Computational modeling of the DprE1 and DprE2 protein interface for antitubercular drug discovery
摘要
Tuberculosis (TB) remains a major global health threat, with rising cases of multidrug-resistant (MDR) and extensively drug-resistant (XDR) strains compromising current treatment strategies. These challenges highlight the urgent need to identify novel therapeutic targets. The DprE1/DprE2 enzyme complex in Mycobacterium tuberculosis, essential for arabinogalactan biosynthesis in the mycobacterial cell wall, represents a promising alternative target. Inhibiting this complex can disrupt cell wall integrity, offering a novel mechanism of action that may overcome resistance associated with current drugs. In this work, we performed protein-protein docking of DprE1and DprE2 proteins to establish the DprE1/DprE2 complex. The generated protein complex was then validated through MD simulation and substrate binding analysis. It was found that a protein interface site was necessary for the transfer of DPX from DprE1to DprE2 to further biotransformation into DPA. The hypothesis was to inhibit this substrate binding at the interface, and also a potential inhibition of DprE1/DprE2 complex formation through an external ligand binding. The Asinex screening database was virtually screened at the interface.
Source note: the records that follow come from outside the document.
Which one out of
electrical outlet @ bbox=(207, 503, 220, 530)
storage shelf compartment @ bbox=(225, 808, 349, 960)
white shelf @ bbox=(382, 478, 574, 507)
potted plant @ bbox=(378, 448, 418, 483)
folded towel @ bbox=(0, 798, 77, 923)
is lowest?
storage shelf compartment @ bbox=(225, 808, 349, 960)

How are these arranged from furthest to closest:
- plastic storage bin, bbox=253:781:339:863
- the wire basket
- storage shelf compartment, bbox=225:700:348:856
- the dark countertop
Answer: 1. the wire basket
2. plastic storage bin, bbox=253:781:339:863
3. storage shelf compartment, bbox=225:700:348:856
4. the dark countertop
The top docked molecule (Asinex compound ID-64519) was selected from the result to analyze their binding interaction analysis, docking score and MD simulation. The ligand shows comparable binding free energy at the interface site with the substrate (DPX), and comparable MM-GBSA and MM-PBSA score. Further, the per-residue decomposition analysis helped us to identify the hot spot and key residues. This finding suggests the possible inhibition of Mtb cell wall synthesis through substrate binding inhibition at the protein interface.